Study SRP-9001-102 was a double-blind, randomised clinical trial comparing SRP-9001 to placebo in 41 participants with DMD aged from four to seven. The primary endpoints were micro-dystrophin expression at 12 weeks and change in NSAA total score at 48 weeks compared to the placebo.
Study SRP-9001-103, also known as ENDEAVOR, employed commercially representative SRP-9001 material at the target commercial dose. One-year functional results from the study’s Cohort 1, comprising 20 boys aged four to seven, showed a 3.8-point and 3.2-point improvement on the NSAA compared to a propensity-score weighted external control.
The primary endpoint was the change in micro-dystrophin protein expression, as measured by western blot at 12 weeks.
In addition to the NSAA improvements, participants in the study recorded statistically significant enhancements in timed function tests one year after treatment. Improvements in time to rise and the ten-metre walk test were noted when compared to the external control.
An integrated analysis of one-year functional data from 52 patients across studies 101, 102, and 103 showed that SRP-9001-treated patients improved by 3.1 points on the NSAA total scores from baseline, which was 2.4 points higher than the propensity-weighted external control group.

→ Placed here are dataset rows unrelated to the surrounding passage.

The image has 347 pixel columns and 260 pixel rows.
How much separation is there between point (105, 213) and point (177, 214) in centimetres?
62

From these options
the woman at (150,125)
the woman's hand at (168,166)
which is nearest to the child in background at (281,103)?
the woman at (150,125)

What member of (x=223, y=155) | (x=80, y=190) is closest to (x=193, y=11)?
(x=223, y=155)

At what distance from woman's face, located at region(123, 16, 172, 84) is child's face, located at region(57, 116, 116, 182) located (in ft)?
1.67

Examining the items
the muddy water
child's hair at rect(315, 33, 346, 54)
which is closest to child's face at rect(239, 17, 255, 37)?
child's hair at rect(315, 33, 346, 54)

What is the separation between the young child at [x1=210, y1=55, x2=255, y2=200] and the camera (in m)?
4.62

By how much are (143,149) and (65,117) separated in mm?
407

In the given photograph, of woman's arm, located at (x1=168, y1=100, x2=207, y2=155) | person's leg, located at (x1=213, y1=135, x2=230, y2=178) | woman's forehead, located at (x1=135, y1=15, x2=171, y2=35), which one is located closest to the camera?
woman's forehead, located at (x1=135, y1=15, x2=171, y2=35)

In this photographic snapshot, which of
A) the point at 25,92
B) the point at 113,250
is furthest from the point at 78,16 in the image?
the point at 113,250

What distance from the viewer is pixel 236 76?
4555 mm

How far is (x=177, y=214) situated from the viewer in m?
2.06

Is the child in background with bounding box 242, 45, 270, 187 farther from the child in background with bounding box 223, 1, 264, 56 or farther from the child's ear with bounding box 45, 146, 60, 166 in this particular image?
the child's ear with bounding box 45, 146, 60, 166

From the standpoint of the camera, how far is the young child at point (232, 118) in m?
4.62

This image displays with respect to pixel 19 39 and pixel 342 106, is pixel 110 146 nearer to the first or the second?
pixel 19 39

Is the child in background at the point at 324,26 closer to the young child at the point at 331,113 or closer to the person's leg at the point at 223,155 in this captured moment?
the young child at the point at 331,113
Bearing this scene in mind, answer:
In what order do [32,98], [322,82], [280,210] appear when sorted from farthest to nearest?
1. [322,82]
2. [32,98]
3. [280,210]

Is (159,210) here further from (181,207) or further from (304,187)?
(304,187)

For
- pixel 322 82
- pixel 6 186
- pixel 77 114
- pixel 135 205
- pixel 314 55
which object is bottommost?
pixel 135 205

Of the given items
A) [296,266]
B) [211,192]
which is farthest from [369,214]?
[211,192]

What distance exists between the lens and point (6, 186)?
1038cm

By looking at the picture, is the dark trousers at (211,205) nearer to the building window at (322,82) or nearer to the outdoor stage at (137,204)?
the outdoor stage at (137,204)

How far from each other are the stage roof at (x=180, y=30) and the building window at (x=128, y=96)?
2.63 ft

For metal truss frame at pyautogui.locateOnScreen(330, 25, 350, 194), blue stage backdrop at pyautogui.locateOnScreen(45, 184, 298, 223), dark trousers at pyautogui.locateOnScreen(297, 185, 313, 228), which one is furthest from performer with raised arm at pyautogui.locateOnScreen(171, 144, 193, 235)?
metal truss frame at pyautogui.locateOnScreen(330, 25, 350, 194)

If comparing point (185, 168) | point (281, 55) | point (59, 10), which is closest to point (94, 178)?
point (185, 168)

The most common adverse reactions observed in patients during the trials were vomiting, nausea, acute liver injury, increased liver function tests, pyrexia (fever) and thrombocytopenia (abnormally low platelet counts in the blood).
Additional clinical trials on ELEVIDYS
EMBARK (Study SRP-9001-301), a global, randomised, double-blind, placebo-controlled Phase III clinical trial, has recruited 126 participants with DMD aged four to seven. The company has committed to the completion of the confirmatory trial as part of the accelerated approval pathway.
The study results from EMBARK indicated a 2.6-point improvement in the NSAA total score 52 weeks after treatment with ELEVIDYS compared to the placebo group. Although the difference did not reach statistical significance, ELEVIDYS demonstrated a clinically meaningful treatment benefit across age groups. The study also reported consistent treatment benefits in other timed functional endpoints.
EMBARK’s primary endpoint is the change from baseline in NSAA total score at week 52 following the treatment. Secondary endpoint measures include the quantity of shortened dystrophin produced by ELEVIDYS, timed function tests, stride velocity and validated patient-reported outcome measures.
The most common treatment-related adverse events reported in patients during the trial were gastrointestinal events, such as vomiting, nausea, and decreased appetite, and pyrexia.
The clinical trials have demonstrated that ELEVIDYS has the potential to modify the trajectory of DMD and provide benefits to patients. The safety and efficacy data from these studies support the continued evaluation and potential label expansion of ELEVIDYS for the treatment of DMD.